En la memoria todos tenemos un Real Madrid-Bayern Múnich.

 

Todos, al menos, los que algo sentimos por el futbol y crecimos pendientes por los desenlaces de las vueltas de la pelota. Todos quienes incluso en alguna de las ardientes ediciones de este cotejo, nos convencimos de que balón es destino.

 

Es el choque eliminatorio que más veces se ha dado en la Champions League (o en su precedente, la Copa Europea de Clubes Campeones), aunque la cifra de sus enfrentamientos resulta demasiado fría como para ilustrar la dimensión de este clásico.

 

¿Por qué? Acaso porque un simple número no es capaz de revelar las concepciones tan diferentes, las culturas futboleras opuestas, las cabales representantes de dos Europas distintas (y, bajo ese entendido, vinculadas bajo el lema de la Unión: In varietate concordia, Armonía en la diversidad).

 

De un lado, el todopoderoso club latino; del otro, la trituradora germánica. El que compra lo mejor del planeta y el que acapara lo mejor de Alemania.
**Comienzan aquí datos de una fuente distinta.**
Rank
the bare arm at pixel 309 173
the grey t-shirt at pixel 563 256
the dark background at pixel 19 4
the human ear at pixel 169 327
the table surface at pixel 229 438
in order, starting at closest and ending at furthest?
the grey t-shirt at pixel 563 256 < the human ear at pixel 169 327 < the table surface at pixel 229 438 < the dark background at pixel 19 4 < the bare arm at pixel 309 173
El soberbio que se sabe ilimitado (Florentino Pérez actúa, como en su momento Santiago Bernabéu, bajo la premisa de que todo está en venta) y el no menos arrogante que, además de gastar (aunque menos), aprovecha para juzgar y criticar el dispendio ajeno (actitud con la que el FC Bayern es metáfora perfecta de Baviera: en el país de lo preciso, la región más precisa).

 

El Madrid solía dar prioridad al trato del balón, y como ejemplo una arenga de Alfredo Di Stéfano cuando uno de sus jugadores levantaba la esfera a cada oportunidad: “El balón está hecho de cuero, el cuero viene de la vaca, la vaca come pasto, así que hay que echar el balón al pasto”; en tanto, el Bayern era una mecanizada tormenta para someter al rival, desquiciarlo, torturarlo en lo físico y en lo mental.

 

Ahora los blancos son tormenta ofensiva y los alemanes bordan un futbol de tan compleja costura que se pierde la cuenta en la cantidad de puntos trazados a la cancha, casi como si Gaudí hubiera puesto un edificio en la muniquesa y neoclásica Koenigsplatz (lo que al patriarca Franz Beckenbauer, tan germánica y épicamente pragmático que podría aparecer en el Cantar de los Nibelungos, no le gusta: “Así terminarán jugando en algún momento como el Barcelona, que uno ya no lo puede ni ver porque cuando llegan a la línea de gol vuelven a pasar la pelota hacia atrás”).

 

¿Los titanes invirtieron roles? Tampoco. Primero, porque por evidente que sea la mano de Pep Guardiola en el banquillo bávaro, ese escudo palpita a ritmos de Sturm und Drang, de imperativos categóricos kantianos, de Es muss Sein! (¡Tiene que ser!) clamado en plena sinfonía de Beethoven, de consumar la remontada imposible. Y, segundo, porque la verticalidad merengue, aunque remite a la mejor tradición noreuropea, es virtuosismo puro: no el burdo kick and run británico, sino precisión quirúrgica a ritmo de relámpago, con las piernas más preciosistas listas para detonarlo y atravesar la cancha en menos de lo que tecleo dos letras.

 

En lo personal, dos eliminatorias entre el gigante bávaro y el madrileño marcaron mi pasión por este deporte. En la temporada 1986-87 los blancos estaban a un paso de elevar su hegemonía española a escala europea, pero en semifinales fueron arrollados por el Bayern. Jean-Marie Pfaff, Andreas Brehme, Lothar Matthaeus, Klaus Augenthaler hicieron un 4-1 en la ida del que el Madrid ya no pudo levantarse.

 

Un año después se reencontraron en cuartos de final y todo lucía idéntico muy pronto (3-0 al inicio del segundo tiempo), con un añadido imposible de olvidar para un niño: que sobre la cancha del Olímpico de Múnich había nieve y los jugadores madridistas portaban guantes. Al 84 Emilio Butragueño recortó y al 89 Hugo Sánchez hizo el segundo tras lanzar un tiro libre raso que se escurrió bajo el genial Pfaff.

 

El Madrid lo remontó a la vuelta (aunque entonces se apareció el PSV Eindhoven) y desde entonces se ha estrellado recurrentemente con lo que denomina su “bestia negra” o, en términos mexicanos, su coco.

 

Karl-Heinz Rummenigge, presidente y ex futbolista del Bayern, declaraba que “en Múnich se van a quemar hasta los árboles”, agresiva forma de definir un partido sin tregua, de guerrilla futbolera y emboscadas. Quizá se quemen, pero viendo a este Madrid no me extrañaría que el fuego se prenda a consecuencia de sus trepidantes galopadas.